I am not talking about Liver, Gizzards etc, but the GUTS. Have you ever cleaned a Crab > There are the for a better word Tentacles that filter out Toxins and Sand,yellow poop etc. Do you eat That ?
I grew up in Germany and love Bloodwurst, Liver and have eaten Brains and just about every part of a Pig, Cow, Goat etc etc. but draw the line of gut innards. And I know Sausage casings are Gut outers.


----------



## cat man (May 7, 2007)

Dare I ask how your Mad Cow is coming along?


----------



## elchivito (Jan 25, 2009)

I'll pass on the crab guts, and I like offal meats and various oddments as much as the next person.
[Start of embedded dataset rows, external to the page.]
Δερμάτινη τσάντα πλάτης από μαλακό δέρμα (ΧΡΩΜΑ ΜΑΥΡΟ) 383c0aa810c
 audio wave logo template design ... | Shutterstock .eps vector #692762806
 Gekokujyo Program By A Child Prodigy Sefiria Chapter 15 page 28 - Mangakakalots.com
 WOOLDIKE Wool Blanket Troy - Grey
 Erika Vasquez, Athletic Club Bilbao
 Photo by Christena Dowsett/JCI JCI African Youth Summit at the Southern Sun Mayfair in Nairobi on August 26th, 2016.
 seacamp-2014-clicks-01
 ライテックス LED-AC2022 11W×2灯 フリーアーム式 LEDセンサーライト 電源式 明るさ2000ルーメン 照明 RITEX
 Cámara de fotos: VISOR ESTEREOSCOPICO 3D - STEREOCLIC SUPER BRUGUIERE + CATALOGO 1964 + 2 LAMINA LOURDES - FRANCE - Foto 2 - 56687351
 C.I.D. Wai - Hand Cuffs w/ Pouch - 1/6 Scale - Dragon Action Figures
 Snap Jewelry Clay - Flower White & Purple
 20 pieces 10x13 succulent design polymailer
Chicken feet are pure delight when they're done right. I love crab and lobster meat, but crabs and lobsters are really just giant ocean-dwelling bugs, and the goop inside them is just like the goop in those big grasshoppers that hit your windshield. No thanks.


----------



## docsmith (Aug 4, 2008)

Just about every culture except current European has no problem eating insects. Its just what you grow up with.


----------



## cat man (May 7, 2007)

...and North American


----------



## chalkdust (Feb 18, 2009)

yeah tomalley is good, the fat and brains of the crawfish are great.

so im sure this would be potentailly good



personally i tried urchin sushi and didnt like it. im fine with the idea of eating uncooked sexual organs, it just didnt taste good!

maybe i should give it another shot. it annoys me if i dont like something and i know some people, somewhere gobble it down (within reason of course)


----------



## chalkdust (Feb 18, 2009)

after i read achebe's "things fall apart" for the first time, i started going online looking for sources of live locusts and proper safe methods for killing and sun drying them to be eaten with red palm oil....

unfortunately i havnt done this yet! but if i ever go to ibo land it is gonna be on.


----------



## docsmith (Aug 4, 2008)

Well I consider NA culture to be basically European, despite all the jingoism.


----------



## foodiecutie (Mar 4, 2010)

From my experience I can tell you that Filipinos and many other Asians consider the crab mustard and roe, as well as the lobster tomalley and roe, the BEST PART. I was born and raised in the DC area (with abundant access to fresh Maryland blue crabs) and it's considered normal to eat the mustard and roe of crabs. In fact, when I go to Cantler's (a famous crab place in Annapolis, MD) I end up stuffing myself on the crab guts that my (non-Asian) friends are too squeamish to eat, before I even get to the white crab meat (which I also love).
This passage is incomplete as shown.